Requirements: Set down the material below in full, matching it exactly.

-- start --

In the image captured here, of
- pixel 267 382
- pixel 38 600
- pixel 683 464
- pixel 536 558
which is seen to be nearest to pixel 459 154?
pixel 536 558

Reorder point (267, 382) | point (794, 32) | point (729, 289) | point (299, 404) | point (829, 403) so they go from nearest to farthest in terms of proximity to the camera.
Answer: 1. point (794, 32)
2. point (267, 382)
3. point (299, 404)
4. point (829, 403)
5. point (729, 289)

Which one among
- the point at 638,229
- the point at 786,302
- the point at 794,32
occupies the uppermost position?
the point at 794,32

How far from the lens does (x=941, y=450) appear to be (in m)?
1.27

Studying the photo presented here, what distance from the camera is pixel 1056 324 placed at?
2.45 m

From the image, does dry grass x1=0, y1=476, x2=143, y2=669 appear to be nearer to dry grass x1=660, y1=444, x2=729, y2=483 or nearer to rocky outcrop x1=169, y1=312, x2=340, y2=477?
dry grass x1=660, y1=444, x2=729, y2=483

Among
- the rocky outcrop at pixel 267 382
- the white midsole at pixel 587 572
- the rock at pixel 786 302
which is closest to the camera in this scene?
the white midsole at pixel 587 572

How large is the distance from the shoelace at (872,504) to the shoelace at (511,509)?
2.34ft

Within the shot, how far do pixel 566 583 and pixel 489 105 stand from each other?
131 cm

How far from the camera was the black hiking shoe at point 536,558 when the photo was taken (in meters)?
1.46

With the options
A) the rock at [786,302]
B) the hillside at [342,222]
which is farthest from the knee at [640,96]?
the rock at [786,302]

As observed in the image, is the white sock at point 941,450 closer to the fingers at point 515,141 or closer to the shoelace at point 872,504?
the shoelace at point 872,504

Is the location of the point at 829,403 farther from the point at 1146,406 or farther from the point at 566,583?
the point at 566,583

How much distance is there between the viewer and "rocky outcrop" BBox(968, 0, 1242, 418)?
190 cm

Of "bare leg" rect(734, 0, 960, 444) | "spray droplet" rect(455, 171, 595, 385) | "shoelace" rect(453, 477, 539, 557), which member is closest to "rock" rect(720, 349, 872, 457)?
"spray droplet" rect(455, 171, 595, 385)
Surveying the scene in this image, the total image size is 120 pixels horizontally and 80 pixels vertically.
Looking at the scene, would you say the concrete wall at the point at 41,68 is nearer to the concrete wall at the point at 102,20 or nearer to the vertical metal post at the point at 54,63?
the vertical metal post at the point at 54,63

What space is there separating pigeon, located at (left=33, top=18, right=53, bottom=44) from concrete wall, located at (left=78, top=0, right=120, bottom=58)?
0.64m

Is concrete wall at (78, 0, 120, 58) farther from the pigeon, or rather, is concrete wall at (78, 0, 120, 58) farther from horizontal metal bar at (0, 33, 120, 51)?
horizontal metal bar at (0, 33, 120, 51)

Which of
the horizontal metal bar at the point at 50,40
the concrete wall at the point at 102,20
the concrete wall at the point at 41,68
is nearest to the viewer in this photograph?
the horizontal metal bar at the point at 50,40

-- end --

Solution for this problem:
In the image captured here, of
- pixel 267 382
- pixel 38 600
- pixel 683 464
- pixel 536 558
which is seen to be nearest to pixel 459 154?
pixel 536 558

Reorder point (267, 382) | point (794, 32) | point (729, 289) | point (299, 404) | point (829, 403) so they go from nearest to farthest in terms of proximity to the camera.
Answer: 1. point (794, 32)
2. point (267, 382)
3. point (299, 404)
4. point (829, 403)
5. point (729, 289)

Which one among
- the point at 638,229
- the point at 786,302
- the point at 794,32
occupies the uppermost position?
the point at 794,32

How far from the lens does (x=941, y=450) appear to be (in m)?
1.27

Studying the photo presented here, what distance from the camera is pixel 1056 324 placed at?
2.45 m

From the image, does dry grass x1=0, y1=476, x2=143, y2=669 appear to be nearer to dry grass x1=660, y1=444, x2=729, y2=483 or nearer to rocky outcrop x1=169, y1=312, x2=340, y2=477?
dry grass x1=660, y1=444, x2=729, y2=483

Among
- the rocky outcrop at pixel 267 382
- the white midsole at pixel 587 572
- the rock at pixel 786 302
which is closest to the camera in this scene?
the white midsole at pixel 587 572

How large is the distance from the shoelace at (872,504) to the shoelace at (511,509)?
2.34ft

Within the shot, how far do pixel 566 583 and pixel 489 105 stand from each other?
131 cm

How far from the camera was the black hiking shoe at point 536,558 when the photo was taken (in meters)?
1.46

With the options
A) the rock at [786,302]
B) the hillside at [342,222]
which is farthest from the knee at [640,96]?
the rock at [786,302]

As observed in the image, is the white sock at point 941,450 closer to the fingers at point 515,141 or closer to the shoelace at point 872,504?
the shoelace at point 872,504

Is the location of the point at 829,403 farther from the point at 1146,406 or farther from the point at 566,583?
the point at 566,583

How much distance is there between the viewer and "rocky outcrop" BBox(968, 0, 1242, 418)?
190 cm

Of "bare leg" rect(734, 0, 960, 444) | "spray droplet" rect(455, 171, 595, 385) | "shoelace" rect(453, 477, 539, 557), which member is closest to "rock" rect(720, 349, 872, 457)?
"spray droplet" rect(455, 171, 595, 385)
Surveying the scene in this image, the total image size is 120 pixels horizontally and 80 pixels vertically.
Looking at the scene, would you say the concrete wall at the point at 41,68 is nearer to the concrete wall at the point at 102,20 or nearer to the vertical metal post at the point at 54,63?
the vertical metal post at the point at 54,63

What space is there separating pigeon, located at (left=33, top=18, right=53, bottom=44) from concrete wall, located at (left=78, top=0, right=120, bottom=58)?
0.64m

Is concrete wall at (78, 0, 120, 58) farther from the pigeon, or rather, is concrete wall at (78, 0, 120, 58) farther from horizontal metal bar at (0, 33, 120, 51)?
horizontal metal bar at (0, 33, 120, 51)

Which of
the horizontal metal bar at the point at 50,40
the concrete wall at the point at 102,20
the concrete wall at the point at 41,68
is nearest to the viewer in this photograph?
the horizontal metal bar at the point at 50,40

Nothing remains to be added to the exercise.